Ontology-constrained multi-LLM scoring of hypothesis support in the predictive processing literature

Fragmentation is common in interdisciplinary fields with diverse methods and theoretical commitments. Predictive coding neuroscience is a clear example: its literature spans computational theory, electrophysiology, imaging, behavior, and modeling, creating a synthesis problem that conventional meta-analysis cannot easily resolve. Here, we describe a local multi-LLM pipeline for ontology-constrained literature synthesis. The pipeline reads papers, extracts evidence, incorporates figure descriptions, assembles constrained prompts, and validates outputs against an expert glossary. We manually defined a predictive-coding glossary of thirty-six concepts grouped into three hypotheses: predictive suppression, feedforward error propagation, and ubiquity. A council of ten local language models scored 31 studies according to their agreement or disagreement with each glossary factor across local and global oddball contexts. This enabled pairwise study-agreement analysis, cross-model comparison, and three-dimensional hypothesis-space mapping. Agreement was high for some hypotheses but weaker for others, revealing structured disagreement, particularly across local versus global oddball paradigms. We further define hypothesis-space temperature, a geometric dispersion metric measuring how compactly studies occupy the hypothesis space. Temperature was lower for local oddball contexts and higher for global oddball contexts, indicating greater dispersion in the latter. The scoring geometry also allowed us to estimate vectors of change between experimental contexts. These results demonstrate that local multi-LLM councils can produce auditable disagreement measurements that map heterogeneous literatures into quantitative evidence spaces. This framework may generalize to cross-study hypothesis mapping where conventional meta-analysis lacks a common comparison space.
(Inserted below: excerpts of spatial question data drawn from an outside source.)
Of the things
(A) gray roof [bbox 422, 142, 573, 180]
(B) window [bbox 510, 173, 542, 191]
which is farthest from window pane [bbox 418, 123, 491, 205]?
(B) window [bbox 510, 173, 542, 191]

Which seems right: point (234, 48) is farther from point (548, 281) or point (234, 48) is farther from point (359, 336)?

翻译：碎片化在拥有多样方法和理论承诺的跨学科领域中普遍存在。预测编码神经科学是一个明显例子：其文献涵盖计算理论、电生理学、影像学、行为学和建模，造成了传统荟萃分析难以解决的整合问题。本文描述了一个用于本体论约束文献整合的本地多LLM流水线。该流水线能读取论文、提取证据、整合图表描述、组装约束提示，并根据专家术语表验证输出。我们手动定义了一个包含36个概念的预测编码术语表，这些概念被分为三个假设：预测抑制、前馈误差传播和普遍性。由十个本地语言模型组成的评审团，根据每个术语因子在局部和全局异常刺激背景下与研究的支持或反对程度，对31项研究进行评分。这使得能够进行研究对一致性分析、跨模型比较以及三维假设空间映射。某些假设的一致性较高，而其他假设的一致性较弱，揭示了结构化的分歧，尤其是在局部与全局异常刺激范式之间。我们进一步定义了假设空间温度，这是一种几何分散度指标，用于衡量研究在假设空间中的紧密程度。局部异常刺激背景下的温度较低，全局异常刺激背景下的温度较高，表明后者中的分散度更大。评分几何特性还使我们能够估算实验背景之间的变化向量。这些结果表明，本地多LLM评审团能够生成可审计的分歧测量结果，将异质文献映射到定量证据空间中。该框架可推广至常规荟萃分析缺乏共同比较空间的跨研究假设映射。